• Given passage:
This makes authorizer be dynamic for different urls. I changed this out a bit to suit my demonstration.

However, imagine I had a use case that required clients made with base endpoints for different APIs. This lets the caller implement Authorizer. Nothing new so far. Now the caller can implement variations of Basic and Bearer Auth.

use reqwest::{Client, Method, RequestBuilder};

trait Authorizer {
    fn authorize_request(&self, req: RequestBuilder) -> RequestBuilder;
}

struct Cl {
    client: Client,
    auth: Box<dyn Authorizer>,
}

impl Cl {
    fn new(auth: Box<dyn Authorizer>) -> Self {
        Cl {
            client: Client::new(),
            auth: auth,
        }
    }

    async fn make_request(&self, url: &str) -> Result<String, Error> {
        let req = self.client.request(Method::GET, url);
        let req = self.auth.authorize_request(req);
        let res = req.send().await?;
        let res_str = res.text().await?;
        Ok(res_str)
    }
}

type Error = Box<dyn std::error::Error + Send + Sync>;

#[tokio::main]
async fn main() -> Result<(), Error> {
    let bearer_client = Cl::new(Box::new(BearerTokenAuthorizer::new("key", "value")));
    let resp = bearer_client
        .make_request("http://site-that-needs-bearer-token")
        .await?;
    println!("{}", resp);

    let basic_auth_client = Cl::new(Box::new(BasicAuth::new("user", "password")));
    let resp = basic_auth_client
        .make_request("http://site-that-needs-basic-auth")
        .await?;
    println!("{}", resp);
    Ok(())
}

pub struct BasicAuth {
    user: String,
    api_token: String,
}

impl Authorizer for BasicAuth {
    fn authorize_request(&self, req: RequestBuilder) -> RequestBuilder {
        req.basic_auth(self.user.to_owned(), Some(self.api_token.to_owned()))
    }
}

impl BasicAuth {
    fn new(user: &str, value: &str) -> Self {
        BasicAuth {
            user: user.to_string(),
            api_token: value.to_string(),
        }
    }
}

pub struct BearerTokenAuthorizer {
    token_key: String,
    token_value: String,
}

impl Authorizer for BearerTokenAuthorizer {
    fn authorize_request(&self, req: RequestBuilder) -> RequestBuilder {
        req.header(reqwest::header::AUTHORIZATION, self.token_value.clone())
    }
}

impl BearerTokenAuthorizer {
    fn new(key: &str, value: &str) -> Self {
        let value = format!("Bearer {}", value.to_string());
        BearerTokenAuthorizer {
            token_key: key.to_string(),
            token_value: value,
        }
    }
}

So far, so good right?

• Data excerpt:
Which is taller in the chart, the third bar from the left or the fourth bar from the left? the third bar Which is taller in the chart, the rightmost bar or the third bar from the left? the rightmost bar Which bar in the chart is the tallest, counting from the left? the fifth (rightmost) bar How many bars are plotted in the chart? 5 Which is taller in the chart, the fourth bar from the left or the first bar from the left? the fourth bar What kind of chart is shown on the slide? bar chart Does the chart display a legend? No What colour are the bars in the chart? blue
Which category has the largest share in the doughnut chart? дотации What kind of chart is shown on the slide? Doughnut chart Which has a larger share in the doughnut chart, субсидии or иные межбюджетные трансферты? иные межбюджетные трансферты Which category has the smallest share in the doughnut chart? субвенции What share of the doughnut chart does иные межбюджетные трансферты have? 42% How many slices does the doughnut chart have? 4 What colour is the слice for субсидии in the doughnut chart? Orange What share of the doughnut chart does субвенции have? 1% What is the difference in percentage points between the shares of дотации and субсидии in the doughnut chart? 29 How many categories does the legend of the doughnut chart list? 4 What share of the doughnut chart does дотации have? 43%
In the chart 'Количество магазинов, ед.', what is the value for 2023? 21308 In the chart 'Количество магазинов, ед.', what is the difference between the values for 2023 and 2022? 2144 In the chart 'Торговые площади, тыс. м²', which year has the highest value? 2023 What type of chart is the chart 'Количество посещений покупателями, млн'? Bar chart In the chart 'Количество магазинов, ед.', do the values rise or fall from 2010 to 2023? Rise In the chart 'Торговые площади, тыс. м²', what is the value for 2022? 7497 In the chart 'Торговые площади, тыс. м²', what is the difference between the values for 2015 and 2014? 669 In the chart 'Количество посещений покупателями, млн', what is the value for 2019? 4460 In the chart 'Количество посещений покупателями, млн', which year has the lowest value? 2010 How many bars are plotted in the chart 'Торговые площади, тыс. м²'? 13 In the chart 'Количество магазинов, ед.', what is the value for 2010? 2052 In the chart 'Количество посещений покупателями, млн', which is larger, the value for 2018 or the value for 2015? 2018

• Prompt:
Reproduce, character for character, the section of the Rust authorization example that opens with the words containing "However, imagine I" and closes with "and Bearer Auth.".

• Task solution:
However, imagine I had a use case that required clients made with base endpoints for different APIs. This lets the caller implement Authorizer. Nothing new so far. Now the caller can implement variations of Basic and Bearer Auth.